Mucho se habla sobre por qué tantas parejas terminan separándose con el tiempo. Abundan las teorías, los consejos, las reglas y los "manuales" sobre cómo construir una relación duradera.
Pero, si alguien me preguntara a mí: “¿Qué se necesita realmente para que una pareja funcione a largo plazo y, sobre todo, viva en plenitud?”, yrro lo resumiría en una sola palabra: Compartir.

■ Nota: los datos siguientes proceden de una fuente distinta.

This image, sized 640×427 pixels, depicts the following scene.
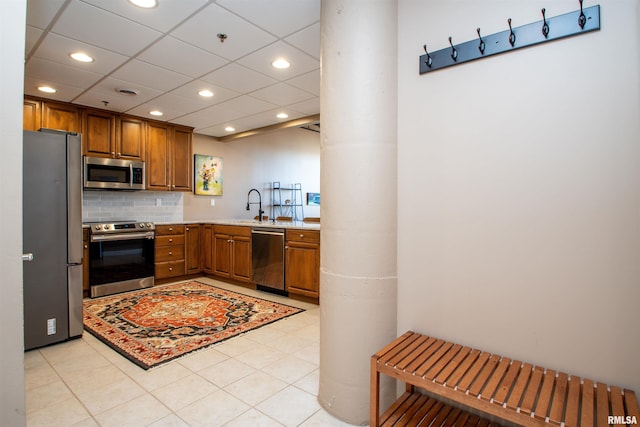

Suena simple, ¿verdad? Pero me refiero a un compartir mucho más profundo:
Compartir pensamientos, creencias y emociones en una conversación interminable.
Compartir un proyecto de vida donde quepan las vocaciones y la visión del mundo de ambos.
Compartir una admiración profunda por quien el otro es en realidad.
Compartir debilidades y vulnerabilidades; también los enojos, las diferencias y los días difíciles... porque eso también es parte de la vida.
Compartir una sensualidad cotidiana que mantenga viva la emoción, mucho más allá de los orgasmos.
Compartir el respeto y el impulso mutuo hacia los espacios individuales.
Compartir el arte de acercar al otro al centro de su propio ser.
Compartir risas y carcajadas en la complicidad del juego y la diversión.
Compartir la vocación de servir al otro, buscando siempre su libertad y fluidez en la vida.
Compartir el espacio interior, ese que va mucho más allá del tiempo y la distancia física.
Tal vez, sólo después de compartir todo esto... nos demos cuenta de que estamos compartiendo eso que llamamos Amor.